Captioned web image data:

□ □ □ □ □

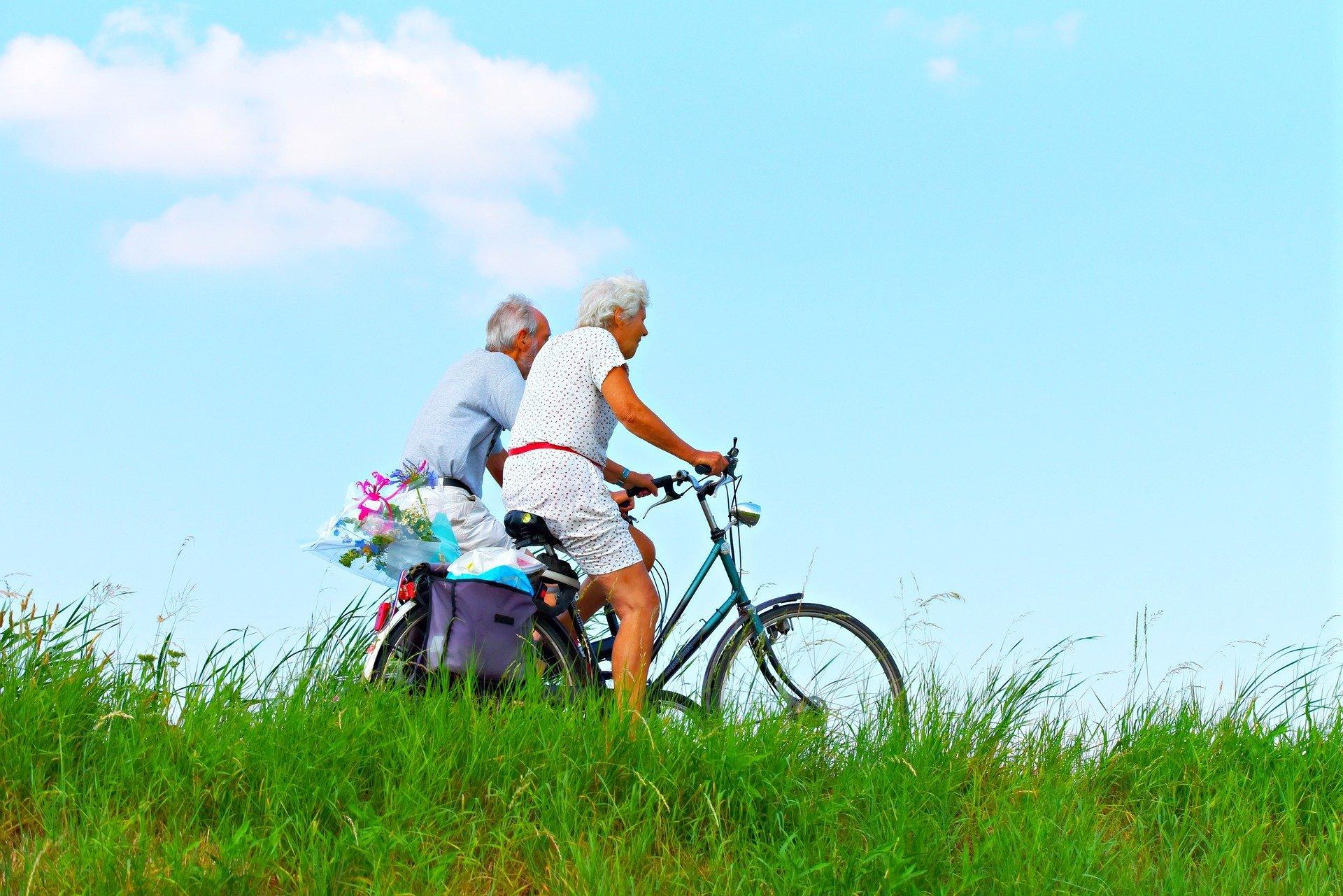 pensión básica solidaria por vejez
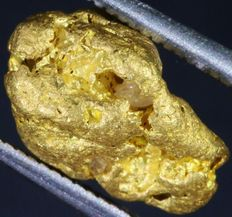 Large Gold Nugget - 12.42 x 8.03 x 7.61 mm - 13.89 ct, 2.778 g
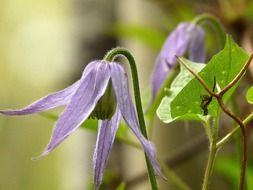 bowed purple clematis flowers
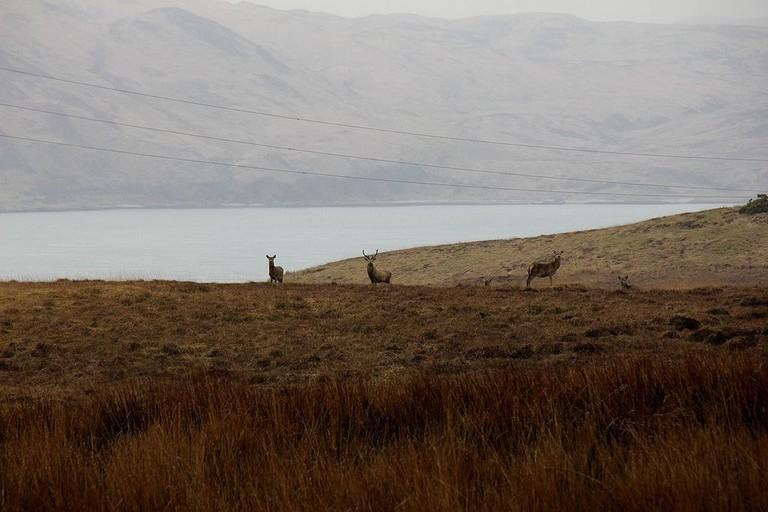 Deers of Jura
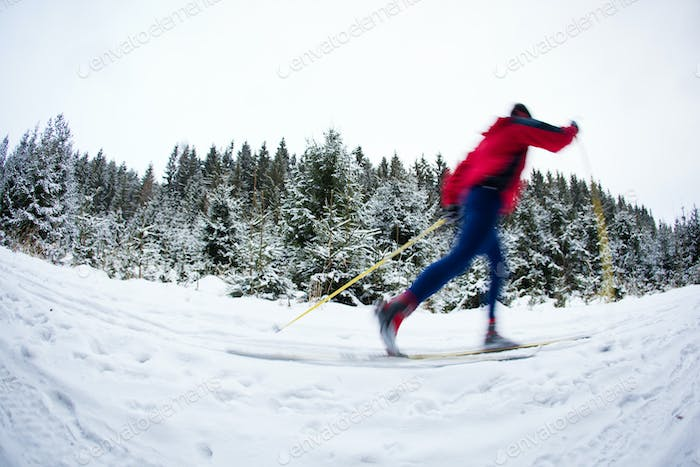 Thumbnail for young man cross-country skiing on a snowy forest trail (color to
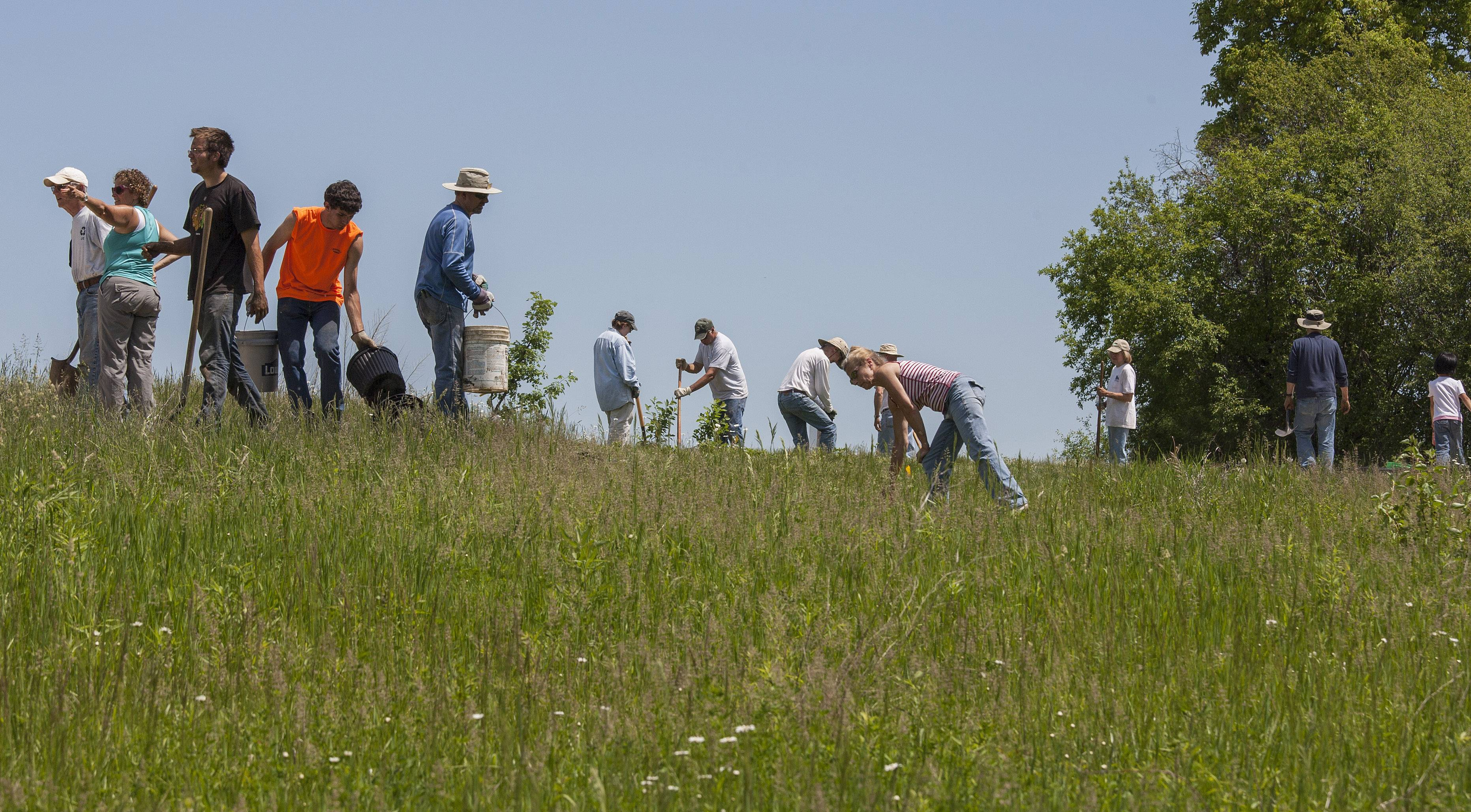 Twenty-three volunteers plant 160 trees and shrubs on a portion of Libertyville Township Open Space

□ □ □ □ □

Only the lines from the one that contains "Deers of Jura" through the last line of the records may appear in the answer, retyped exactly and with no pictures.

**Answer space**:
 Deers of Jura
 Thumbnail for young man cross-country skiing on a snowy forest trail (color to
 Twenty-three volunteers plant 160 trees and shrubs on a portion of Libertyville Township Open Space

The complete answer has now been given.